By The Editor
The Victorian Treasury department advised the incoming Baillieu Government immediately after the election that tax cuts were needed in a range of areas; otherwise Victoria would become highest taxing state in Australia by the middle of the decade.
The Age’s report revealing Treasury’s advice is a timely reminder about the necessity of lowering business taxes and slashing red tape in the face of increased competition from New South Wales.
Treasury advised the Government that it should pursue a strategy where the overall tax take was no higher than the national average.

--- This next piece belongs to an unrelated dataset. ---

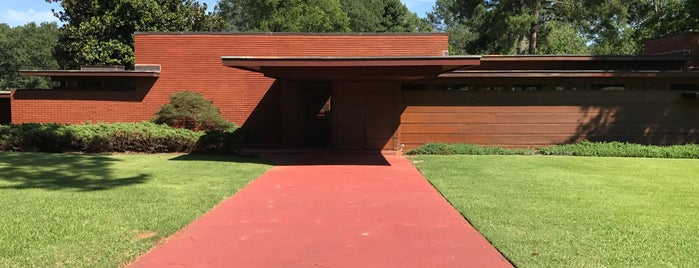 Frank Lloyd Wright - Rosenbaum House is one of Tempat yang Disukai Susan.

Victorians are expected to pay $15.4 billion in taxes this financial year, which equals 4.6 per cent of the state’s economy – higher than the national average of 4.07 per cent.

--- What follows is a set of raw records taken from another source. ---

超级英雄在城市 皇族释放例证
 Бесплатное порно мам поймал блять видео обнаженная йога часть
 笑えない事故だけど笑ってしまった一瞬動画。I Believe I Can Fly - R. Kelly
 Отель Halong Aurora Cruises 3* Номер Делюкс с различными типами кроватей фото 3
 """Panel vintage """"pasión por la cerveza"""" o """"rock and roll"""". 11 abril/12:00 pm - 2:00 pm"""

The Baillieu Government faced a fiscal squeeze early in its term, with Commonwealth Grants Commission payments cut, Commonwealth infrastructure payments deferred, expenditure black holes and infrastructure costs associated with summer floods.
Our strong view is that payroll taxes deserve attention as they are a tax on jobs.
Another area of improvement identified was the high rate of stamp duty, including business stamp duties, and cutting business red tape which Treasury calculates is costing the state economy $4-5 billion each year.
We’ve previously proposed many options for cutting red tape, including a single payment form for state taxes, a priority list of SME red tape reduction targets, and a reduction in the number of state regulators.
Planning and environmental laws also come under the Treasury microscope as areas for greater efficiency.
To its credit, the Baillieu Government has already begun work cutting red tape, but as the Treasury advice reveals, there is more to be done.